Senza saperlo, quando ero giovane, rimasi sorpreso da alcuni testi di flamenco che continuavano a suonare su un disco in vinile. Era l'LP Cante della Piazza del 1977 che ha registrato Manuel Carpio 'il cece', acompañado por Félix de Utrera, per la sottoetichetta Clave (Hispavox). Quelle composizioni come Ah, la libertà.Le canzoni di Malaga mi hanno emozionato così tanto che ho messo il loro autore tra i miei preferiti. Era un certo Giulio Rivera.
Chi avrebbe mai pensato che molti anni dopo avremmo coinciso in un progetto letterario del nostro comune amico Xavier Piera CollUn avvocato catalano, residente a El Puerto de Santa María, che ha incluso alcuni testi di Julio nel suo libro Testa o crocecome una sorta di colonna sonora. Fu allora che il fascino divenne totale. Julio Rivera Cross, alcuni dei cui lavori sono condivisi con il fratello PedroMi ha mostrato i suoi versi come non li avevo mai visti prima. C'era sensibilità e profondità in egual misura, ma anche un profondo senso dell'umorismo. flamenco e i suoi fili grazie all'esperienza diretta.
«Julio Rivera non ha mai cercato fama o premi. Ha usato tutti i soldi guadagnati dalla SGAE (Società Spagnola degli Autori e degli Editori) per vivere sulla spiaggia di Fuentebravía, con vista sulle onde che lambiscono le rive di El Puerto de Santa María. Lì, lontano dalla folla, ha continuato a scrivere bellissime poesie, che ha pubblicato sui social media come regalo per i suoi follower.»
Questo, mi ha detto, accadde in un periodo in cui la vita era molto bohémien e le albe erano rare e rare, alla fine degli anni '70. È così che è successo tutto. Luis de la PicaAd esempio, ha ricamato le sue lettere e altri artisti del quartiere di Santiago come Fernando de la Morena, Diego Carrasco o quello La banda di Niño JeroOltre al già citato cece, Il cane di Paterna o Ana PeñaPoi mi ha parlato di collaborazioni interessanti, molte delle quali joint venture, con cantanti di flamenco del calibro di Il Lebrijano con L'anello, Chibulí o Lole e Manuel, per chi ha firmato il taglio Gli zingari cavalcano e anche in Immagine segnaposto Alba MolinaPoi, una collaborazione fraterna lo cantò Michele Poveda con il titolo di Spilli coloratiche lo rese più noto al grande pubblico.

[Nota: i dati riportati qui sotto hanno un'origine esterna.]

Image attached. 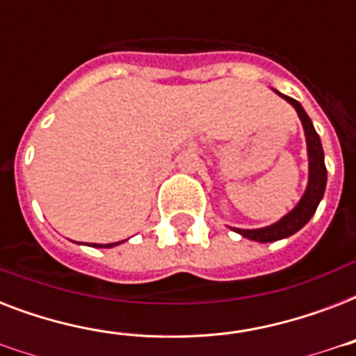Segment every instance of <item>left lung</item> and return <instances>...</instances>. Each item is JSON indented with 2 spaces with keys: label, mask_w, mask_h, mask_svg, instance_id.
Wrapping results in <instances>:
<instances>
[{
  "label": "left lung",
  "mask_w": 356,
  "mask_h": 356,
  "mask_svg": "<svg viewBox=\"0 0 356 356\" xmlns=\"http://www.w3.org/2000/svg\"><path fill=\"white\" fill-rule=\"evenodd\" d=\"M277 92V90H275ZM282 99H286L298 113L299 120L303 123L305 129V140H307V155H309V183L305 188V194L298 201V205L293 207L292 211L284 214L279 222L271 223L268 227L260 229H238L231 227L234 233L242 234V236L254 240V242L266 243V242H277L282 238H288L296 234L299 229H303L309 220L314 216L316 209L320 205L321 197L325 194L327 184V168H325V155H323V147H321V140L316 133L314 125L310 122L309 114L305 113L301 103L292 99V97L284 96L281 92H277Z\"/></svg>",
  "instance_id": "8db88e82"
}]
</instances>
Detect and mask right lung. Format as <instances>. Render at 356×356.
Listing matches in <instances>:
<instances>
[{"label": "right lung", "mask_w": 356, "mask_h": 356, "mask_svg": "<svg viewBox=\"0 0 356 356\" xmlns=\"http://www.w3.org/2000/svg\"><path fill=\"white\" fill-rule=\"evenodd\" d=\"M122 242H114V243H85V245H90V248H114V245H120Z\"/></svg>", "instance_id": "right-lung-1"}]
</instances>
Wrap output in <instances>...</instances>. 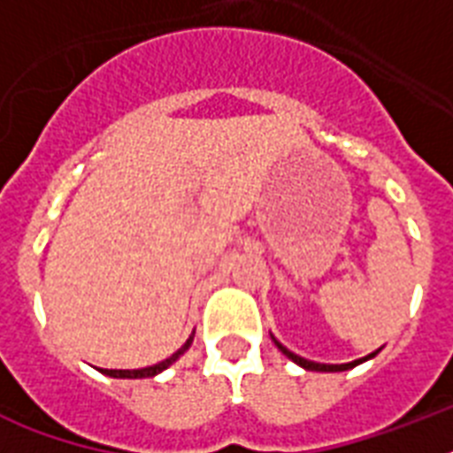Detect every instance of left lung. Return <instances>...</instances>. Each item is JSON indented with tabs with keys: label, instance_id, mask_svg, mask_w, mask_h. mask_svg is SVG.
Here are the masks:
<instances>
[{
	"label": "left lung",
	"instance_id": "1",
	"mask_svg": "<svg viewBox=\"0 0 453 453\" xmlns=\"http://www.w3.org/2000/svg\"><path fill=\"white\" fill-rule=\"evenodd\" d=\"M270 338H273V343H275L277 348H280V352H282V355H287V357H289L291 362H296L298 366H303V369H308V372H348V369H352V366L362 365V362L376 357V355H379V352H380V348H379V350L372 352V355H366V357L355 359V362H345V365H322V362H312V359H305V357H301V355H296V352H291L289 348H284V345L280 343V341H277L275 336H273V334H270Z\"/></svg>",
	"mask_w": 453,
	"mask_h": 453
}]
</instances>
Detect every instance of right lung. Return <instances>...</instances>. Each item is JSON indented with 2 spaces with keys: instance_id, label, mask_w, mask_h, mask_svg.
Instances as JSON below:
<instances>
[{
  "instance_id": "right-lung-1",
  "label": "right lung",
  "mask_w": 453,
  "mask_h": 453,
  "mask_svg": "<svg viewBox=\"0 0 453 453\" xmlns=\"http://www.w3.org/2000/svg\"><path fill=\"white\" fill-rule=\"evenodd\" d=\"M192 338H195V334H192L188 341H185L180 348H178L171 357H166L164 362H157V365L152 366H145V369H98L101 373H105V376H110V379H152V376H157V373H162L164 369H169L173 362H176L183 352H188V348L192 345Z\"/></svg>"
}]
</instances>
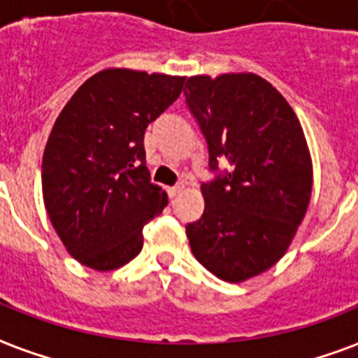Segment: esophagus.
Here are the masks:
<instances>
[{"label":"esophagus","instance_id":"34e87169","mask_svg":"<svg viewBox=\"0 0 358 358\" xmlns=\"http://www.w3.org/2000/svg\"><path fill=\"white\" fill-rule=\"evenodd\" d=\"M184 191H185V185L184 184L174 185V187H169V196H178V195H182Z\"/></svg>","mask_w":358,"mask_h":358}]
</instances>
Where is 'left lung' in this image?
Masks as SVG:
<instances>
[{
  "instance_id": "obj_1",
  "label": "left lung",
  "mask_w": 358,
  "mask_h": 358,
  "mask_svg": "<svg viewBox=\"0 0 358 358\" xmlns=\"http://www.w3.org/2000/svg\"><path fill=\"white\" fill-rule=\"evenodd\" d=\"M185 102L223 176L202 184L204 213L185 227L193 255L227 282L277 264L294 241L312 195V157L286 98L252 72L191 76Z\"/></svg>"
}]
</instances>
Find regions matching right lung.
Masks as SVG:
<instances>
[{
	"label": "right lung",
	"mask_w": 358,
	"mask_h": 358,
	"mask_svg": "<svg viewBox=\"0 0 358 358\" xmlns=\"http://www.w3.org/2000/svg\"><path fill=\"white\" fill-rule=\"evenodd\" d=\"M184 76L106 69L74 92L42 156V196L64 249L113 271L143 249V229L167 206L146 169L145 129L180 96Z\"/></svg>",
	"instance_id": "add662e5"
}]
</instances>
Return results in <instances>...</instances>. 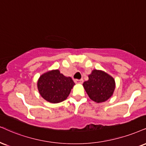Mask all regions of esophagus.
Instances as JSON below:
<instances>
[{"instance_id":"1","label":"esophagus","mask_w":146,"mask_h":146,"mask_svg":"<svg viewBox=\"0 0 146 146\" xmlns=\"http://www.w3.org/2000/svg\"><path fill=\"white\" fill-rule=\"evenodd\" d=\"M83 79H80V80H78V79H75L74 82L76 84H82L83 82Z\"/></svg>"}]
</instances>
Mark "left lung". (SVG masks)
I'll use <instances>...</instances> for the list:
<instances>
[{
  "label": "left lung",
  "instance_id": "left-lung-1",
  "mask_svg": "<svg viewBox=\"0 0 146 146\" xmlns=\"http://www.w3.org/2000/svg\"><path fill=\"white\" fill-rule=\"evenodd\" d=\"M82 85L91 100L97 103H102L113 95L115 80L105 72L93 70L89 75V80L84 82Z\"/></svg>",
  "mask_w": 146,
  "mask_h": 146
}]
</instances>
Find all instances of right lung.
Here are the masks:
<instances>
[{"label": "right lung", "instance_id": "1", "mask_svg": "<svg viewBox=\"0 0 146 146\" xmlns=\"http://www.w3.org/2000/svg\"><path fill=\"white\" fill-rule=\"evenodd\" d=\"M75 83L58 70L44 73L38 78L37 87L43 99L50 103L57 104L66 100Z\"/></svg>", "mask_w": 146, "mask_h": 146}]
</instances>
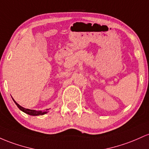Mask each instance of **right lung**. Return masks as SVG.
Segmentation results:
<instances>
[{"mask_svg":"<svg viewBox=\"0 0 149 149\" xmlns=\"http://www.w3.org/2000/svg\"><path fill=\"white\" fill-rule=\"evenodd\" d=\"M13 101H14L15 103L17 105V106L19 108V110H21L22 111H23L24 113H26V114L28 115H34V116H36V115H43L44 114H46V113H48V110L49 109H47L46 111H35V110H30V109H27V108H23V107H22L21 106H19V104H18L17 102L15 101L14 99H13Z\"/></svg>","mask_w":149,"mask_h":149,"instance_id":"right-lung-1","label":"right lung"}]
</instances>
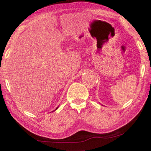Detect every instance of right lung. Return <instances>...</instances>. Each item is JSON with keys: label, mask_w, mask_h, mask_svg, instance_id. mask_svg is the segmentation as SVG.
<instances>
[{"label": "right lung", "mask_w": 151, "mask_h": 151, "mask_svg": "<svg viewBox=\"0 0 151 151\" xmlns=\"http://www.w3.org/2000/svg\"><path fill=\"white\" fill-rule=\"evenodd\" d=\"M58 106L56 107V109H55V110H56V109H58ZM55 110H54V111H55Z\"/></svg>", "instance_id": "add662e5"}]
</instances>
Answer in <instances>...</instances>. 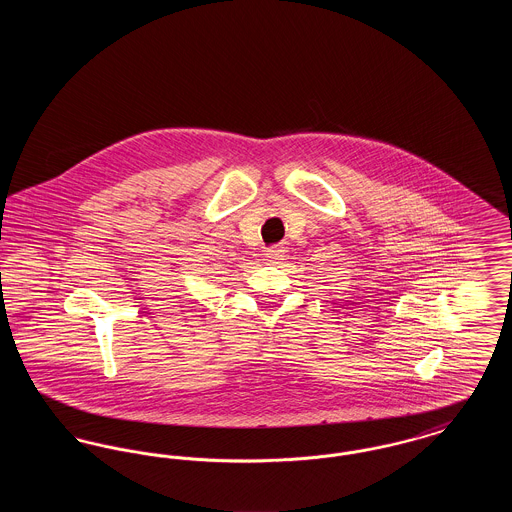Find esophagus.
<instances>
[{
  "label": "esophagus",
  "instance_id": "1",
  "mask_svg": "<svg viewBox=\"0 0 512 512\" xmlns=\"http://www.w3.org/2000/svg\"><path fill=\"white\" fill-rule=\"evenodd\" d=\"M282 251H284V249H282L280 245L268 247L267 253H265V255H267V261H270V263H276V261H280V259H282V255H284Z\"/></svg>",
  "mask_w": 512,
  "mask_h": 512
}]
</instances>
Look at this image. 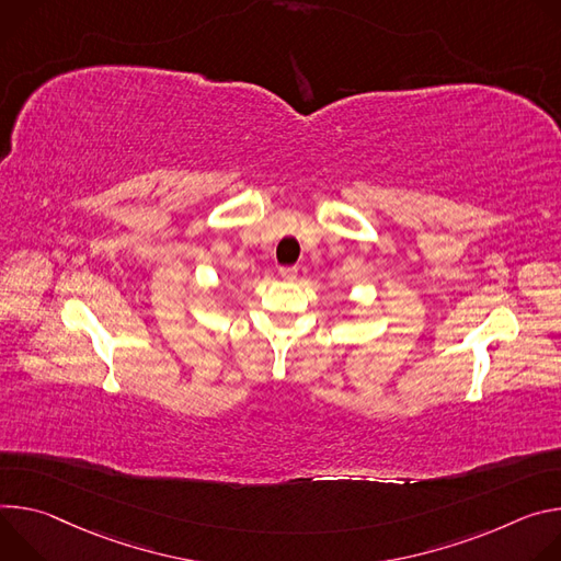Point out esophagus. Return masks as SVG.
I'll return each instance as SVG.
<instances>
[{
	"label": "esophagus",
	"instance_id": "34e87169",
	"mask_svg": "<svg viewBox=\"0 0 561 561\" xmlns=\"http://www.w3.org/2000/svg\"><path fill=\"white\" fill-rule=\"evenodd\" d=\"M296 276H298V270H296V267H283V270H280V278H283L285 283L296 280Z\"/></svg>",
	"mask_w": 561,
	"mask_h": 561
}]
</instances>
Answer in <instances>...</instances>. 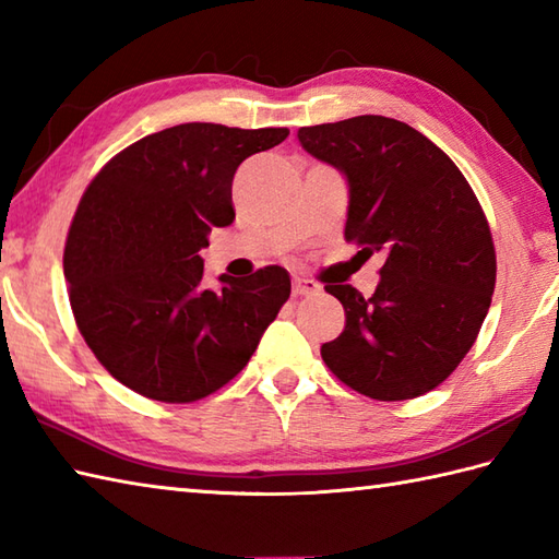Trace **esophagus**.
<instances>
[{
	"instance_id": "obj_1",
	"label": "esophagus",
	"mask_w": 559,
	"mask_h": 559,
	"mask_svg": "<svg viewBox=\"0 0 559 559\" xmlns=\"http://www.w3.org/2000/svg\"><path fill=\"white\" fill-rule=\"evenodd\" d=\"M293 293L295 295H314L319 293V283L312 278H305V276H295L293 278Z\"/></svg>"
}]
</instances>
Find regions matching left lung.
<instances>
[{
  "mask_svg": "<svg viewBox=\"0 0 559 559\" xmlns=\"http://www.w3.org/2000/svg\"><path fill=\"white\" fill-rule=\"evenodd\" d=\"M302 148L346 177V240L384 259L372 298L326 286L346 326L322 346L343 384L379 401L415 399L456 370L495 290L490 225L442 148L406 122L360 115L300 127Z\"/></svg>",
  "mask_w": 559,
  "mask_h": 559,
  "instance_id": "obj_1",
  "label": "left lung"
}]
</instances>
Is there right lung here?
<instances>
[{"label": "right lung", "mask_w": 559, "mask_h": 559, "mask_svg": "<svg viewBox=\"0 0 559 559\" xmlns=\"http://www.w3.org/2000/svg\"><path fill=\"white\" fill-rule=\"evenodd\" d=\"M286 127L187 122L139 139L83 192L64 247L81 336L117 382L165 401H199L242 370L290 295L264 266L206 288L209 233L235 221L240 163L278 146Z\"/></svg>", "instance_id": "obj_1"}]
</instances>
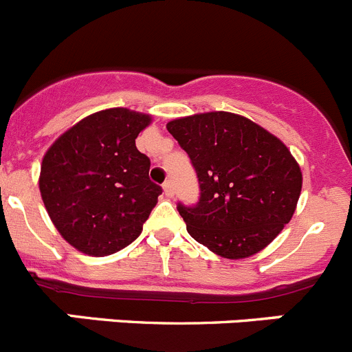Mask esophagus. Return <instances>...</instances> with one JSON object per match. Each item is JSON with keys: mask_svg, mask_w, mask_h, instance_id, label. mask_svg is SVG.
<instances>
[{"mask_svg": "<svg viewBox=\"0 0 352 352\" xmlns=\"http://www.w3.org/2000/svg\"><path fill=\"white\" fill-rule=\"evenodd\" d=\"M164 193H166V197H173L174 195V185L170 179H167L166 183H164Z\"/></svg>", "mask_w": 352, "mask_h": 352, "instance_id": "obj_1", "label": "esophagus"}]
</instances>
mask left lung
Here are the masks:
<instances>
[{
	"label": "left lung",
	"mask_w": 352,
	"mask_h": 352,
	"mask_svg": "<svg viewBox=\"0 0 352 352\" xmlns=\"http://www.w3.org/2000/svg\"><path fill=\"white\" fill-rule=\"evenodd\" d=\"M199 178L195 206L178 202L186 230L226 259L263 250L296 210L302 174L289 148L252 120L230 112L170 120Z\"/></svg>",
	"instance_id": "1"
}]
</instances>
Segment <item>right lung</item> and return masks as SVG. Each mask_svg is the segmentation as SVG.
Instances as JSON below:
<instances>
[{
	"mask_svg": "<svg viewBox=\"0 0 352 352\" xmlns=\"http://www.w3.org/2000/svg\"><path fill=\"white\" fill-rule=\"evenodd\" d=\"M150 117L128 109L96 112L63 133L41 166L43 202L60 235L89 256H109L136 240L162 186L136 148Z\"/></svg>",
	"mask_w": 352,
	"mask_h": 352,
	"instance_id": "1",
	"label": "right lung"
}]
</instances>
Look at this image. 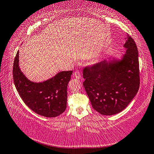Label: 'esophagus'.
<instances>
[{
  "label": "esophagus",
  "instance_id": "esophagus-1",
  "mask_svg": "<svg viewBox=\"0 0 154 154\" xmlns=\"http://www.w3.org/2000/svg\"><path fill=\"white\" fill-rule=\"evenodd\" d=\"M73 75L75 78H77V79H80L81 78V73L79 71H75Z\"/></svg>",
  "mask_w": 154,
  "mask_h": 154
}]
</instances>
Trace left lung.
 Instances as JSON below:
<instances>
[{
	"label": "left lung",
	"instance_id": "left-lung-1",
	"mask_svg": "<svg viewBox=\"0 0 154 154\" xmlns=\"http://www.w3.org/2000/svg\"><path fill=\"white\" fill-rule=\"evenodd\" d=\"M124 48L127 50L121 59L109 58L83 71V84L92 107L102 115L121 112L139 90L138 50L128 35Z\"/></svg>",
	"mask_w": 154,
	"mask_h": 154
}]
</instances>
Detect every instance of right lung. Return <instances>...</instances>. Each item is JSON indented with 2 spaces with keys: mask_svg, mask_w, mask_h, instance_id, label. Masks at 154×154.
Masks as SVG:
<instances>
[{
  "mask_svg": "<svg viewBox=\"0 0 154 154\" xmlns=\"http://www.w3.org/2000/svg\"><path fill=\"white\" fill-rule=\"evenodd\" d=\"M72 71H61L43 82H31L19 66V51L14 60V83L25 104L39 115L52 118L66 110L67 85Z\"/></svg>",
  "mask_w": 154,
  "mask_h": 154,
  "instance_id": "obj_1",
  "label": "right lung"
}]
</instances>
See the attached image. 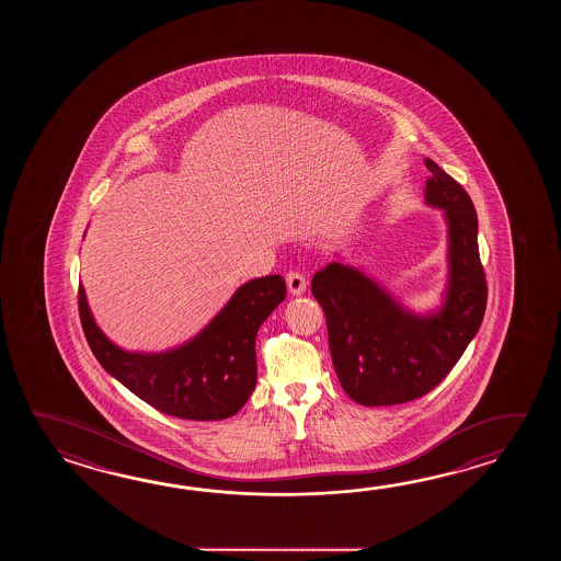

Ma Julio Rivera non ha mai cercato fama o premi. Ha usato tutti i soldi guadagnati dalla SGAE per vivere sulla spiaggia di Fuentebravía, di fronte alle onde che lambiscono El Puerto de Santa María.
Lì, lontano dalla folla impazzita, continuò a scrivere bellissime poesie, che condivideva sui social media come regalo per i suoi follower. Oggi, il mondo poetico di Julio Rivera Cros si è fuso per sempre con l'eterno mare dei suoi sogni. Riposa in pace.